L’AVIS DU « MONDE » – CHEF-D’ŒUVRE
On est fan de Eat the Night, dont le titre sonne comme un hit : œuvre plus grande que le cinéma, le second long-métrage des trentenaires Caroline Poggi et Jonathan Vinel aspire la noirceur de l’époque comme on tire nerveusement sur une cigarette. Les bouffées sont inhabituelles, charriant davantage qu’un simple scénario : nous voici dans un film où les personnages évoluent à la fois dans le réel et dans un jeu vidéo, jusqu’à s’y perdre littéralement.

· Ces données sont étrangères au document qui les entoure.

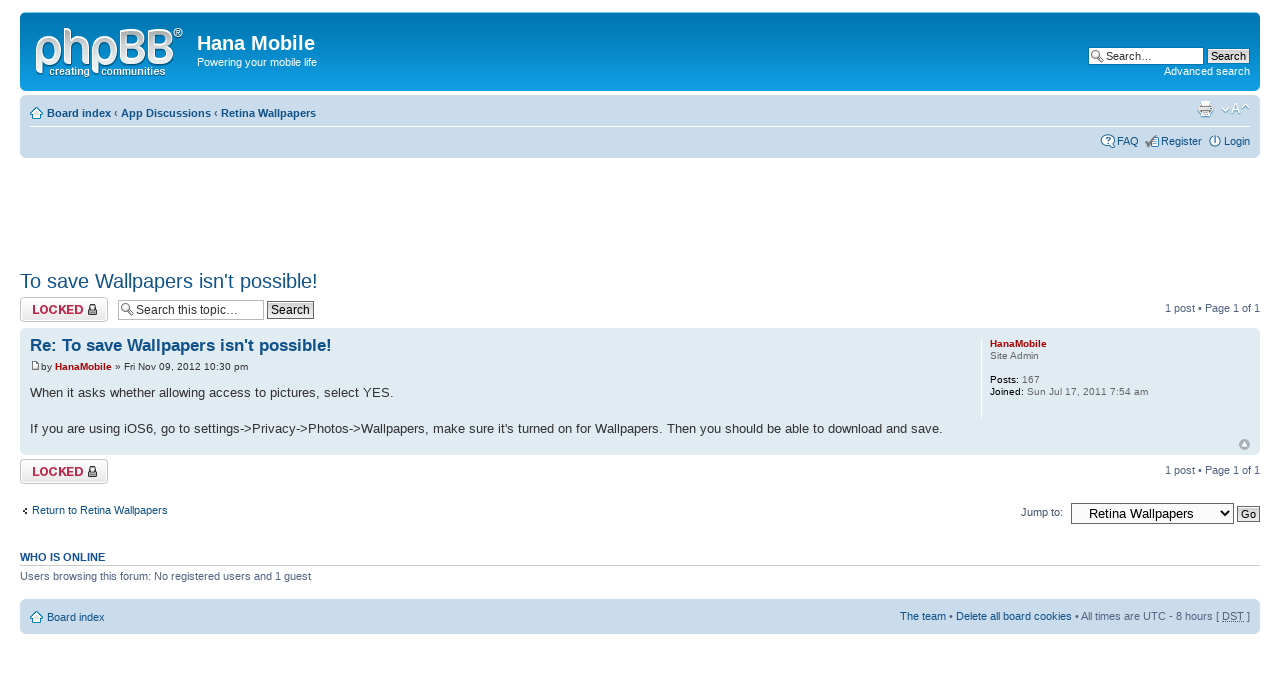

--- FILE ---
content_type: text/html; charset=utf-8
request_url: https://www.google.com/recaptcha/api2/aframe
body_size: 268
content:
<!DOCTYPE HTML><html><head><meta http-equiv="content-type" content="text/html; charset=UTF-8"></head><body><script nonce="kAWbel4gpEQIYuM2nFQFUw">/** Anti-fraud and anti-abuse applications only. See google.com/recaptcha */ try{var clients={'sodar':'https://pagead2.googlesyndication.com/pagead/sodar?'};window.addEventListener("message",function(a){try{if(a.source===window.parent){var b=JSON.parse(a.data);var c=clients[b['id']];if(c){var d=document.createElement('img');d.src=c+b['params']+'&rc='+(localStorage.getItem("rc::a")?sessionStorage.getItem("rc::b"):"");window.document.body.appendChild(d);sessionStorage.setItem("rc::e",parseInt(sessionStorage.getItem("rc::e")||0)+1);localStorage.setItem("rc::h",'1769783559102');}}}catch(b){}});window.parent.postMessage("_grecaptcha_ready", "*");}catch(b){}</script></body></html>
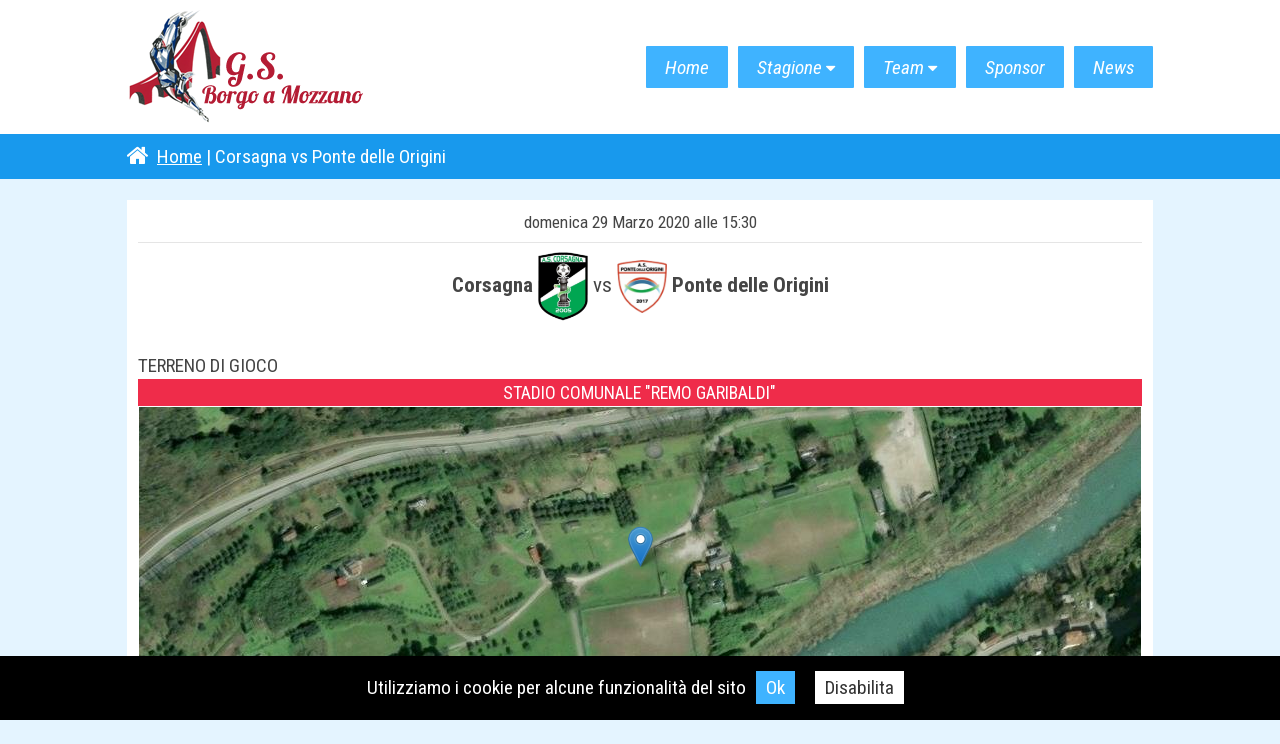

--- FILE ---
content_type: text/javascript
request_url: https://www.gsborgoamozzano.com/wp-content/themes/BuffaloSherpa/js/main.js?ver=1.0
body_size: -6
content:
//start here
 $(document).ready(function() {
 
   //cookie bar 
     $.cookieBar({
       message: 'Utilizziamo i cookie per alcune funzionalità del sito',
       declineButton: true,
       declineText: 'Disabilita',
       acceptText: 'Ok'
     });
     
     //display quotes 
     var myRandom = Math.floor(Math.random() * $(".quote p").length); 
     $(".quote p:eq(" + myRandom + ")").fadeIn();
 

 });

A ce stade, les lecteurs ayant atteint un certain âge pourraient se décourager, mais il ne le faut pas, au contraire, tant ce film rempli d’amour, présenté à la Quinzaine des cinéastes, à Cannes, éclaire une jeunesse assombrie (potentiellement des petits-enfants !).
Apolline ou « Apo » (Lila Gueneau) et son grand frère, Pablo (Théo Cholbi), qui vit de trafic de cachets d’ecstasy, se sont inventé une autre vie dans le jeu Darknoon, en tranchant des têtes à tour de bras et d’épées médiévales. Un troisième personnage apparaît, Night (Erwan Kepoa Falé), l’amoureux de Pablo, que ce dernier entraîne dans ses combines – du dark web aux ténèbres pour de bon. Peu à peu, leur destin à tous se prolongera dans le virtuel, où ils déposeront non pas les armes mais leurs sentiments, ajoutant à cette histoire de fratrie, de désirs et de règlements de compte une dimension de mélo XXL.
Compte à rebours
Le jeu vidéo, avec ses codes narratifs et ses héros franchissant des obstacles, s’avère un terrain fertile pour le couple de cinéastes, Jonathan Vinel étant par ailleurs un gamer. Auteurs de plusieurs moyens-métrages (Tant qu’il nous reste de fusils à pompe, Ours d’or à la Berlinale en 2014) et d’un premier « long » (Jessica Forever, 2018), les réalisateurs tentent ici la fusion d’un cinéma de l’errance et du film d’action, faisant advenir dans des scènes fulgurantes la rencontre amoureuse, ainsi que les bagarres – des gars foncent sans crier gare sur Pablo, et les retours de bâton sont tout aussi furtifs.
L’histoire commence dans l’écran de l’ordinateur, en train de charger Darknoon. En voix off, Apo, 17 ans, explique que ce jeu est toute sa vie. Son frère l’a initiée et tous deux ont grandi avec, en même temps que se forgeait leur complicité. Mais soudain, l’adolescente aux boucles brunes se fige : un message annonce que du fait de « l’évolution du marché », le serveur du jeu fermera bientôt définitivement. L’avatar d’Apolline, en tenue vitaminée fluo, est donc appelé à disparaître, de même que celui de son frère, au visage d’ange déchu. Dès lors, Apo, Pablo et Night vivent dans le compte à rebours, comme si leur courte existence allait s’enrouler sur elle-même pour finir par se mordre la queue – tel ce serpent qui attend son heure dans le vivarium d’une autre maison, abandonnée, dont Pablo a fait son refuge.